SET TASKS.
[A] Decide whether each statement agrees with the interview excerpt, answering yes or no and quoting the deciding words: (i) The documentaries Lakeman mentions are Canadian. (ii) Lakeman finds the documentary about prewar Germany the least troubling of the three. (iii) In Germany, prostitution was used to split people from the countryside and people from the city.
[B] According to the interview excerpt, where can the documentaries Lakeman mentions be found?
[C] Echo everything in the interview excerpt from "And feminists are" down to "thing going on.".
** START EXCERPTED TEXT **
And feminists are choosing to stand with the dispossessed women. And we expect the men
of the left to do the same. HEDGES: Do you–if you look back a few decades,
do you think that groups on the left were more receptive to standing up against male
violence against women or not? L. LAKEMAN: There’s a set of three great documentaries
that were done on, quote, the sin cities. They’re Canadian documentaries. You can find
them on the internet. The one that talks about what was happening
in Germany prewar is the one that I find the most troubling (although all three are) on
the question of prostitution. In Germany what happened was that prostitution and such behavior
was used to split the people from the countryside and the people from the city, and both began
to exaggerate each other. And it is a left-right split. And I see the same thing going on.
** END EXCERPTED TEXT **
** START LISTING **
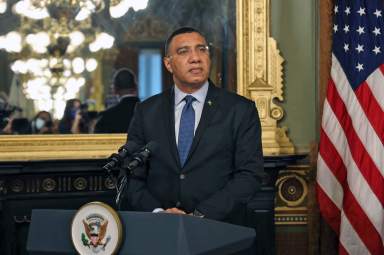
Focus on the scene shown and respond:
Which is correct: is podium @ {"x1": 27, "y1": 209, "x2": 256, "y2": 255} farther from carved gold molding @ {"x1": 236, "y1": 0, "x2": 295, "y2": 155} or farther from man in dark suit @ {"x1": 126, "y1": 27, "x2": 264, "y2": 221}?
carved gold molding @ {"x1": 236, "y1": 0, "x2": 295, "y2": 155}

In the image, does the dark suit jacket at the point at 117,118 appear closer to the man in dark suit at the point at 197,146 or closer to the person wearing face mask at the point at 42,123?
the person wearing face mask at the point at 42,123

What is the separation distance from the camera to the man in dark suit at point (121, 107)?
623 centimetres

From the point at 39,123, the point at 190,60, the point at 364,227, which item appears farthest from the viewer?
the point at 39,123

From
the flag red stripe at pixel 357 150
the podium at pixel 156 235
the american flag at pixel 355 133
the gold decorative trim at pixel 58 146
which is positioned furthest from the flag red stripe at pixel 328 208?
the podium at pixel 156 235

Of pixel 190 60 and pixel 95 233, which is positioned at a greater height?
pixel 190 60

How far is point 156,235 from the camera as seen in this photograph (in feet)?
9.62

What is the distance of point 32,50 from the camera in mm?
6223

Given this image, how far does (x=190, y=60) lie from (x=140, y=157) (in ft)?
2.42

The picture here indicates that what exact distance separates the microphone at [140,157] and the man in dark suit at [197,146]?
497 millimetres

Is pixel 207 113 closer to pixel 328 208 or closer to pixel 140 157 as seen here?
pixel 140 157

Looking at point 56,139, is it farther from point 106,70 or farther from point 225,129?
point 225,129

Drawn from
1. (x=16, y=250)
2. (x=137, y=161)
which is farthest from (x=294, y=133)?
(x=137, y=161)

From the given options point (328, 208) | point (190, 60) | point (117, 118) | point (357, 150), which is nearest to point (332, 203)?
point (328, 208)

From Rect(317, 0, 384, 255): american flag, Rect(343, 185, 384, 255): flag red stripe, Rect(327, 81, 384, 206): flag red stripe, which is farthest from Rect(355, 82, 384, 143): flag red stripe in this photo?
Rect(343, 185, 384, 255): flag red stripe
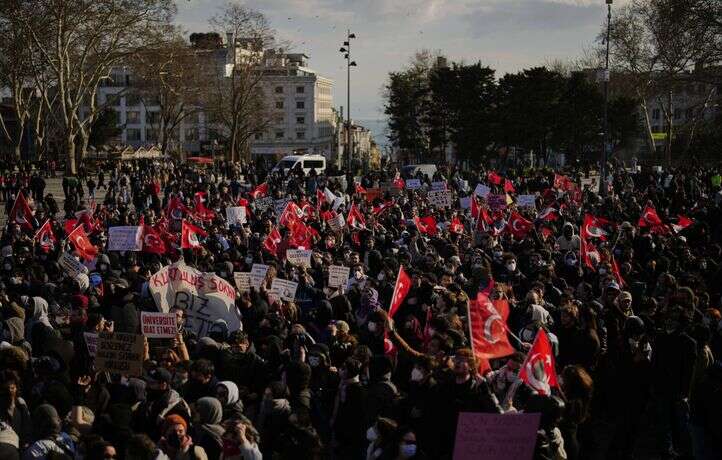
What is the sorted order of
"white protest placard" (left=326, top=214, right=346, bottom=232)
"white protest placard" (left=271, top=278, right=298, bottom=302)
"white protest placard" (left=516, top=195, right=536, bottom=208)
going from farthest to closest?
"white protest placard" (left=516, top=195, right=536, bottom=208) → "white protest placard" (left=326, top=214, right=346, bottom=232) → "white protest placard" (left=271, top=278, right=298, bottom=302)

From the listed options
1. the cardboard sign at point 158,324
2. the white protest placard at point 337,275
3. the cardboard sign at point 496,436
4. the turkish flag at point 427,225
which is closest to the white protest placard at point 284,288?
the white protest placard at point 337,275

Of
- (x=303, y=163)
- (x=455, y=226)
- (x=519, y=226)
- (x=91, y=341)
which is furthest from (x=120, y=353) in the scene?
(x=303, y=163)

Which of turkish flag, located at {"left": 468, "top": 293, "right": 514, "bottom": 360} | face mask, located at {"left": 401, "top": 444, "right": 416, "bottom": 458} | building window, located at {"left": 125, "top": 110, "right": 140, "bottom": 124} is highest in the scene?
building window, located at {"left": 125, "top": 110, "right": 140, "bottom": 124}

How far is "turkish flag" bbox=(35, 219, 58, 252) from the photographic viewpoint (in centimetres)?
1856

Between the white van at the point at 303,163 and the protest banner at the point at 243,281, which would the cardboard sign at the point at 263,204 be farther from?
the white van at the point at 303,163

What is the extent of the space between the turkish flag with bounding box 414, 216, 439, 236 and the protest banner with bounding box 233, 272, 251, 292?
6961 mm

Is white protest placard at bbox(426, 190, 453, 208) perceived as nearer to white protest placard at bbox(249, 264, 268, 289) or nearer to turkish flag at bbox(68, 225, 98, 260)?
turkish flag at bbox(68, 225, 98, 260)

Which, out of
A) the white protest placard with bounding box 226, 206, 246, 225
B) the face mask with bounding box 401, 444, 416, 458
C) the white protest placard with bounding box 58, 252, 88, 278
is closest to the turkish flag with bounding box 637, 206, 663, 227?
the white protest placard with bounding box 226, 206, 246, 225

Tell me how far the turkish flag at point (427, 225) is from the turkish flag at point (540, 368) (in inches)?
456

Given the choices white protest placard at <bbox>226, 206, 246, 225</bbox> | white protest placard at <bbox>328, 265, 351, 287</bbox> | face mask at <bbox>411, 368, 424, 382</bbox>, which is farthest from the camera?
white protest placard at <bbox>226, 206, 246, 225</bbox>

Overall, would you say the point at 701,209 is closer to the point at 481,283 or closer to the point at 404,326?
the point at 481,283

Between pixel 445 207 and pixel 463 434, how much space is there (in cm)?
1716

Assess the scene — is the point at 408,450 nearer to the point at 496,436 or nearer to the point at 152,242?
the point at 496,436

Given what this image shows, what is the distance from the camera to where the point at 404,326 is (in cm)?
1062
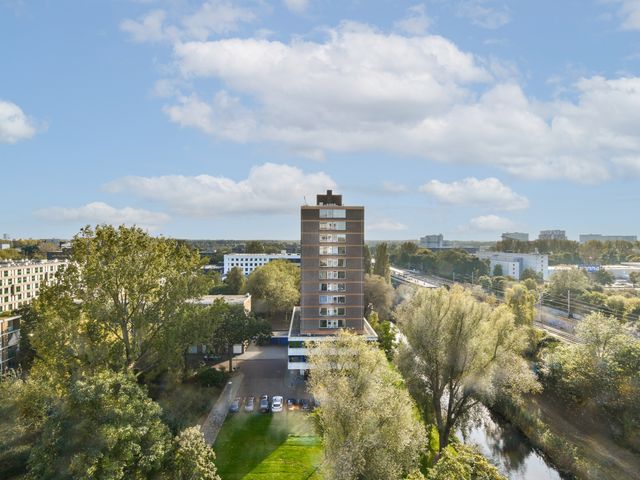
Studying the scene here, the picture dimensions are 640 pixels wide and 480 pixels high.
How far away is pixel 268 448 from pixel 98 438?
12.6 meters

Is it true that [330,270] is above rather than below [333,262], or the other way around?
below

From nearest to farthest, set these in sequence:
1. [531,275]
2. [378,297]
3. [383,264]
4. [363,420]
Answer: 1. [363,420]
2. [378,297]
3. [383,264]
4. [531,275]

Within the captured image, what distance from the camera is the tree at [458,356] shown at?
2716 cm

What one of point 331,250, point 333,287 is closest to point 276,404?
point 333,287

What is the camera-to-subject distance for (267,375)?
136 feet

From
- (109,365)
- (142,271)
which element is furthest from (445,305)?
(109,365)

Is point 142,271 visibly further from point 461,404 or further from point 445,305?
point 461,404

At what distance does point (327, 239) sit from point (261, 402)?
620 inches

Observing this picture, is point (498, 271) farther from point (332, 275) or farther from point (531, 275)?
point (332, 275)

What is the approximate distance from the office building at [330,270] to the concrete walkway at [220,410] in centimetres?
585

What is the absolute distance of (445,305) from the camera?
2827 cm

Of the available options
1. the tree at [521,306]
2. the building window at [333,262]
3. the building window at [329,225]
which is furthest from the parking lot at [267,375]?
the tree at [521,306]

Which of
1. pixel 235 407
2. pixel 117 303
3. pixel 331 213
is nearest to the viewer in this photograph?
pixel 117 303

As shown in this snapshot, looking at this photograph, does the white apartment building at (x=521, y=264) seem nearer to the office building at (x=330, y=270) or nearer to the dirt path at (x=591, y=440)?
the dirt path at (x=591, y=440)
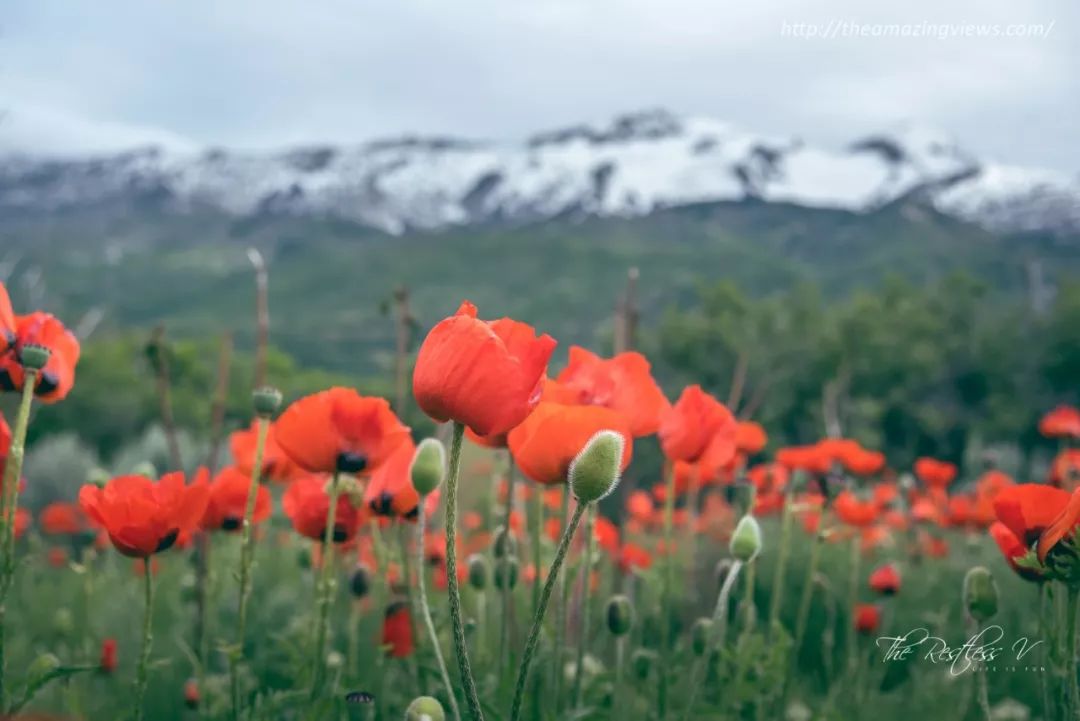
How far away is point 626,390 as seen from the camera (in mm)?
1505

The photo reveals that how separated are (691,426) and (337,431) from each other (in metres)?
0.68

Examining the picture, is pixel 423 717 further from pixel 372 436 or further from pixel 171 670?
pixel 171 670

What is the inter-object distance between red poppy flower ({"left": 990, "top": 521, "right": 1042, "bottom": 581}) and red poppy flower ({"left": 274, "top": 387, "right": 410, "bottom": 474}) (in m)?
1.01

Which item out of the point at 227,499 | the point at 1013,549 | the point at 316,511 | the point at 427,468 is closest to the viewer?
the point at 427,468

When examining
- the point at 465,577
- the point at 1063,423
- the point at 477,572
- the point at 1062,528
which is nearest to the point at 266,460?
the point at 477,572

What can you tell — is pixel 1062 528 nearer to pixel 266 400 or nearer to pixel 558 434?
pixel 558 434

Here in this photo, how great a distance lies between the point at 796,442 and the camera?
1163 inches

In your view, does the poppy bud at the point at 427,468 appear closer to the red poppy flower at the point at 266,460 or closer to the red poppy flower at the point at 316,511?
the red poppy flower at the point at 316,511

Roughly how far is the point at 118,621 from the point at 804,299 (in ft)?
127

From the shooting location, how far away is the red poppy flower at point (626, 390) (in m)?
1.49

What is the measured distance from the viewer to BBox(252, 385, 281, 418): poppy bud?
4.79 ft

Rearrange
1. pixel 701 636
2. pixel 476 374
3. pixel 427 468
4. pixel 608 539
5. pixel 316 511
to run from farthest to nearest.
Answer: pixel 608 539 → pixel 701 636 → pixel 316 511 → pixel 427 468 → pixel 476 374

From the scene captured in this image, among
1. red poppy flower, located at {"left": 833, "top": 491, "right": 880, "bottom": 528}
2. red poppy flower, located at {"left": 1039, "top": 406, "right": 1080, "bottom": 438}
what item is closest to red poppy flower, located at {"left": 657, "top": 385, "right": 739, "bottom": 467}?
red poppy flower, located at {"left": 833, "top": 491, "right": 880, "bottom": 528}

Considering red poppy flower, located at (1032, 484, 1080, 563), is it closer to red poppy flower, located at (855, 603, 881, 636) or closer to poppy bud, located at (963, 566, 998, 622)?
poppy bud, located at (963, 566, 998, 622)
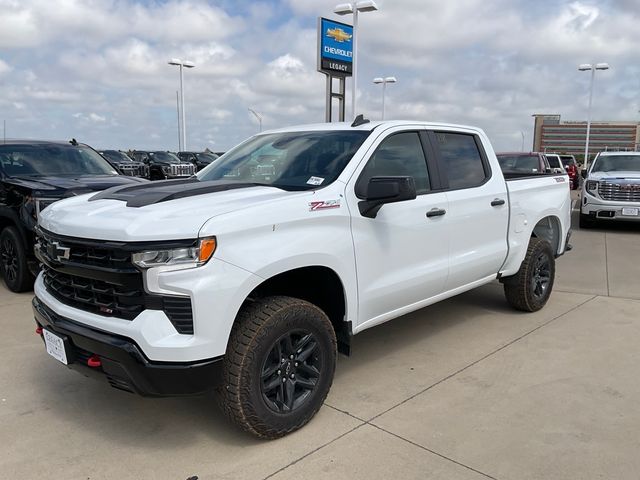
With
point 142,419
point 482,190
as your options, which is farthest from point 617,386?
point 142,419

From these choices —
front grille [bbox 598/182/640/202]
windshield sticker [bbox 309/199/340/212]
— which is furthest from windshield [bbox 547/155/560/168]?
windshield sticker [bbox 309/199/340/212]

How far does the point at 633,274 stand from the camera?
757 centimetres

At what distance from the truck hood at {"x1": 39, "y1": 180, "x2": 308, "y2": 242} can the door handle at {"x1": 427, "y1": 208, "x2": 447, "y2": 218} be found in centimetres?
121

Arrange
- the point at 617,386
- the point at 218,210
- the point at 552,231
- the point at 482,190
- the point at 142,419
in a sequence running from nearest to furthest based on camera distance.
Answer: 1. the point at 218,210
2. the point at 142,419
3. the point at 617,386
4. the point at 482,190
5. the point at 552,231

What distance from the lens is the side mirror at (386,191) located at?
326 centimetres

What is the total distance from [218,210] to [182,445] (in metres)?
1.38

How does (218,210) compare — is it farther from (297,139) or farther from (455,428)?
(455,428)

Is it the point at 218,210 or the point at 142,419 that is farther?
the point at 142,419

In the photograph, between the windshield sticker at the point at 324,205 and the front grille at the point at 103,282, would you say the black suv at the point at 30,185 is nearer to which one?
the front grille at the point at 103,282

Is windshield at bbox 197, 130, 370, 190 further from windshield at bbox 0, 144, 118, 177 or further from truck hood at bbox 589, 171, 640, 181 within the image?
truck hood at bbox 589, 171, 640, 181

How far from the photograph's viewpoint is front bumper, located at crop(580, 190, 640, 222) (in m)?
11.5

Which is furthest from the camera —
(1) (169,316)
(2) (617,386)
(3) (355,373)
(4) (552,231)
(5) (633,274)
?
(5) (633,274)

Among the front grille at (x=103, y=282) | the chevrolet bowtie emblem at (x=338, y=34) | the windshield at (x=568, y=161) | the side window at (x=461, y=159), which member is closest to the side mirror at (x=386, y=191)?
the side window at (x=461, y=159)

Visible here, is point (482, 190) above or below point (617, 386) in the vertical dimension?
above
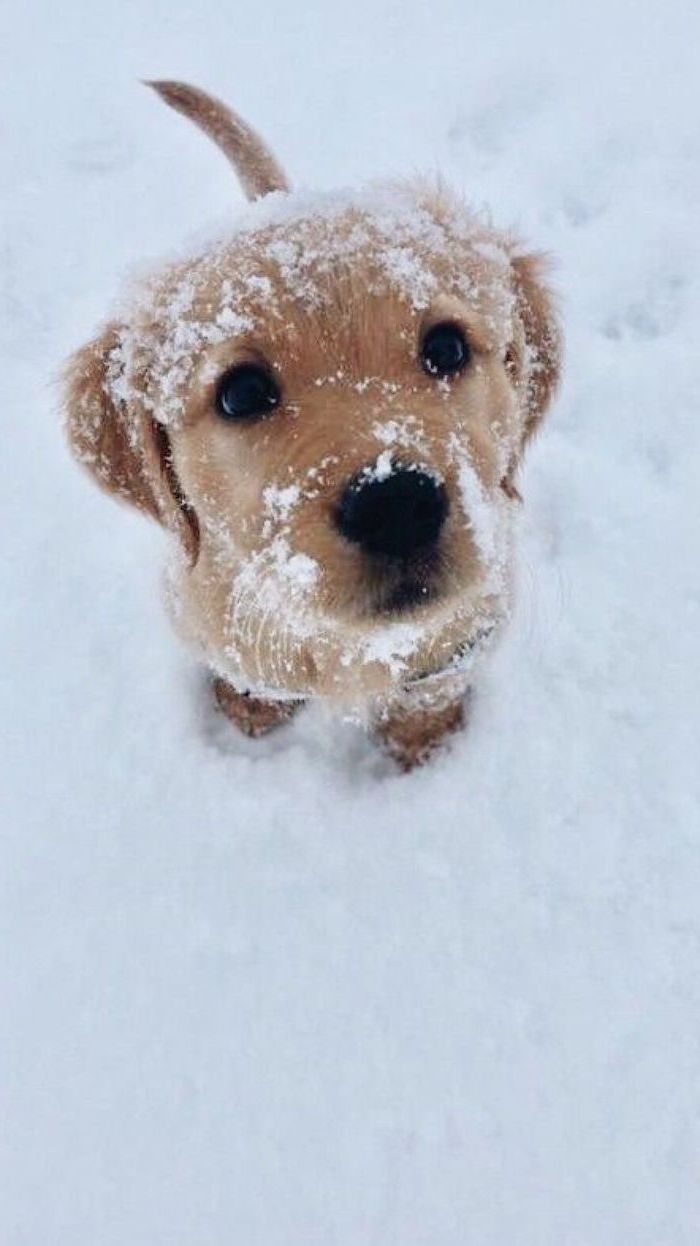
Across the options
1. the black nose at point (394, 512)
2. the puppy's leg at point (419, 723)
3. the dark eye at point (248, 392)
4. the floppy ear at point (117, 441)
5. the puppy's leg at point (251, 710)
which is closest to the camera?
the black nose at point (394, 512)

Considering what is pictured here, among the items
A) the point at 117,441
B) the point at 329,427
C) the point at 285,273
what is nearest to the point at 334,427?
the point at 329,427

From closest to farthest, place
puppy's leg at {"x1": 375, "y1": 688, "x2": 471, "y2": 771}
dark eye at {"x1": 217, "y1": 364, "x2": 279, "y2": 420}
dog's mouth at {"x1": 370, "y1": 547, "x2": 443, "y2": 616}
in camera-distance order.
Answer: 1. dog's mouth at {"x1": 370, "y1": 547, "x2": 443, "y2": 616}
2. dark eye at {"x1": 217, "y1": 364, "x2": 279, "y2": 420}
3. puppy's leg at {"x1": 375, "y1": 688, "x2": 471, "y2": 771}

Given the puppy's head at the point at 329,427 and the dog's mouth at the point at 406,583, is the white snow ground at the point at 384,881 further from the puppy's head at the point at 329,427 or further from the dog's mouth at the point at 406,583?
the dog's mouth at the point at 406,583

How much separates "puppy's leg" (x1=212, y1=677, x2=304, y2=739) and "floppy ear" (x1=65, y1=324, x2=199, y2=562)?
0.55 meters

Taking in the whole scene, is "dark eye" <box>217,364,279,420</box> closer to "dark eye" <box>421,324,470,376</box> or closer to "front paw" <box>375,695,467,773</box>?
"dark eye" <box>421,324,470,376</box>

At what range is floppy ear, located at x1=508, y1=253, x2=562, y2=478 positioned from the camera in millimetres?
2369

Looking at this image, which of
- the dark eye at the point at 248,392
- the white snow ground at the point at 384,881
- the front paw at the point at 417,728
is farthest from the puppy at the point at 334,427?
the white snow ground at the point at 384,881

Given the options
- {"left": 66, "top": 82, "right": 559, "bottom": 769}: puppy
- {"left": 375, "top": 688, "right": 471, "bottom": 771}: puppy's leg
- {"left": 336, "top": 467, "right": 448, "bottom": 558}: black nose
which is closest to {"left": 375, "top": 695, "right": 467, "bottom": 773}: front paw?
{"left": 375, "top": 688, "right": 471, "bottom": 771}: puppy's leg

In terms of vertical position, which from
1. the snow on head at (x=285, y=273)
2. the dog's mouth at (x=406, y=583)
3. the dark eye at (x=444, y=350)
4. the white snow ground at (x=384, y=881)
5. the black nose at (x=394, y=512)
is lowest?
the white snow ground at (x=384, y=881)

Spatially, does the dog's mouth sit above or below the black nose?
below

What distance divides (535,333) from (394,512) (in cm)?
99

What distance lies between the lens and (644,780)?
104 inches

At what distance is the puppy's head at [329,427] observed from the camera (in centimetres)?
172

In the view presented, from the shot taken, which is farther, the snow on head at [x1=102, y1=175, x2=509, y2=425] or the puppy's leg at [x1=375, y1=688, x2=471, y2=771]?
the puppy's leg at [x1=375, y1=688, x2=471, y2=771]
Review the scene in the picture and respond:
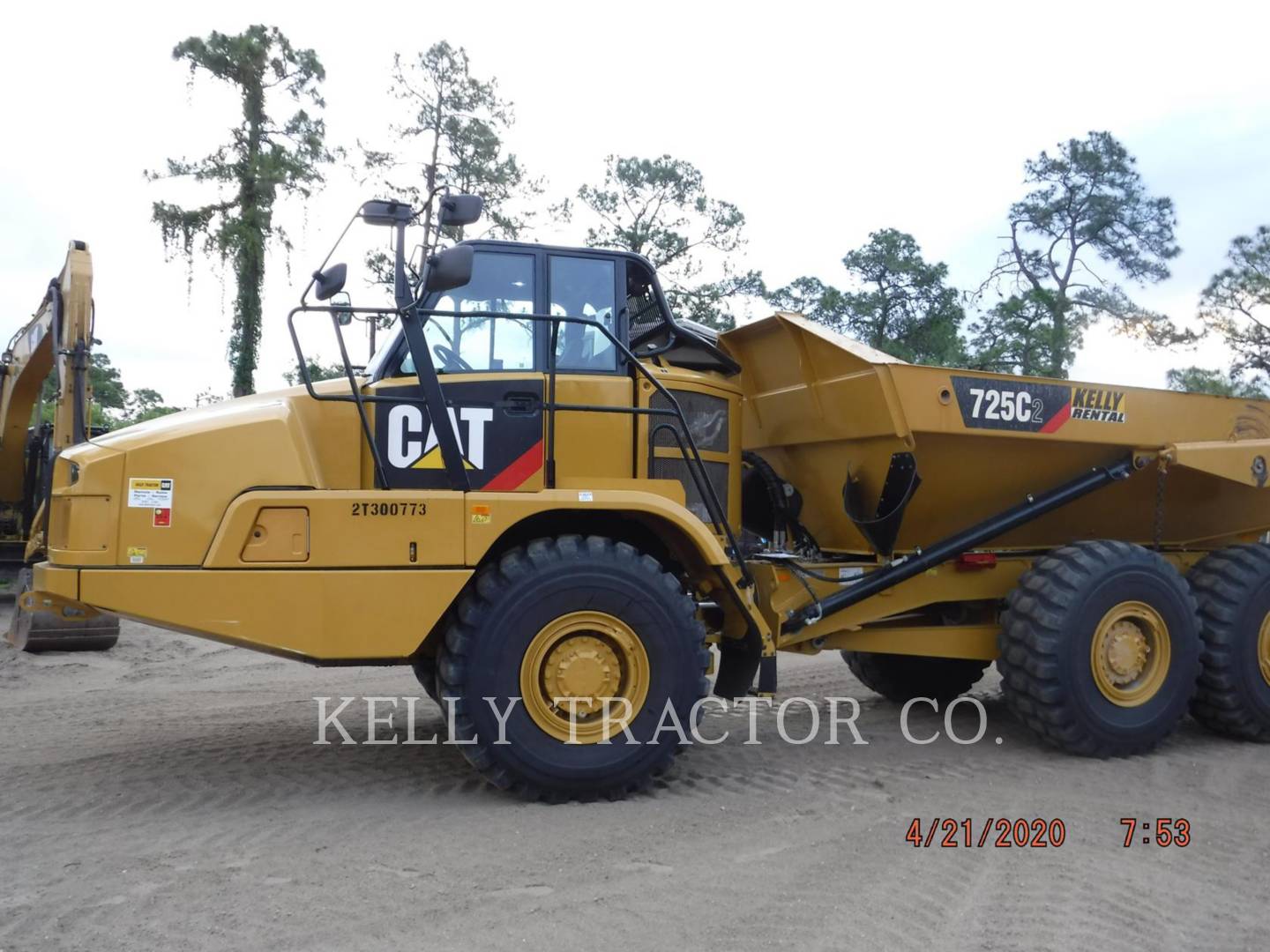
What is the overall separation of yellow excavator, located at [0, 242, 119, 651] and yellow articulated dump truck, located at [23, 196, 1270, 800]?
2.88 ft

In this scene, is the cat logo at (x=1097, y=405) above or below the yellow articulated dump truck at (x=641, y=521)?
above

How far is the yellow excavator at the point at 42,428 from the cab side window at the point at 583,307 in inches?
95.0

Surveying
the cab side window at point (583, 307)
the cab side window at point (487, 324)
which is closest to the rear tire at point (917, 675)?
the cab side window at point (583, 307)

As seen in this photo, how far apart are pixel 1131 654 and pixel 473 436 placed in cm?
387

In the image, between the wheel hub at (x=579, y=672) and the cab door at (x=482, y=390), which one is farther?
the cab door at (x=482, y=390)

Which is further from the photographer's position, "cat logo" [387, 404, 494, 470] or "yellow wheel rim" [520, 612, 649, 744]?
"cat logo" [387, 404, 494, 470]

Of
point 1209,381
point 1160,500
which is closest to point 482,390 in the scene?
point 1160,500

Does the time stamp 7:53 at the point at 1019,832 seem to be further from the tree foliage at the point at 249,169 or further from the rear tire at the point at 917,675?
** END LISTING **
RESPONSES TO THE EXERCISE.
[A]
(i) Yes: "They’re Canadian documentaries."
(ii) No: "is the one that I find the most troubling"
(iii) Yes: "prostitution and such behavior was used to split the people from the countryside and the people from the city"

[B] On the internet.

[C]
And feminists are choosing to stand with the dispossessed women. And we expect the men
of the left to do the same. HEDGES: Do you–if you look back a few decades,
do you think that groups on the left were more receptive to standing up against male
violence against women or not? L. LAKEMAN: There’s a set of three great documentaries
that were done on, quote, the sin cities. They’re Canadian documentaries. You can find
them on the internet. The one that talks about what was happening
in Germany prewar is the one that I find the most troubling (although all three are) on
the question of prostitution. In Germany what happened was that prostitution and such behavior
was used to split the people from the countryside and the people from the city, and both began
to exaggerate each other. And it is a left-right split. And I see the same thing going on.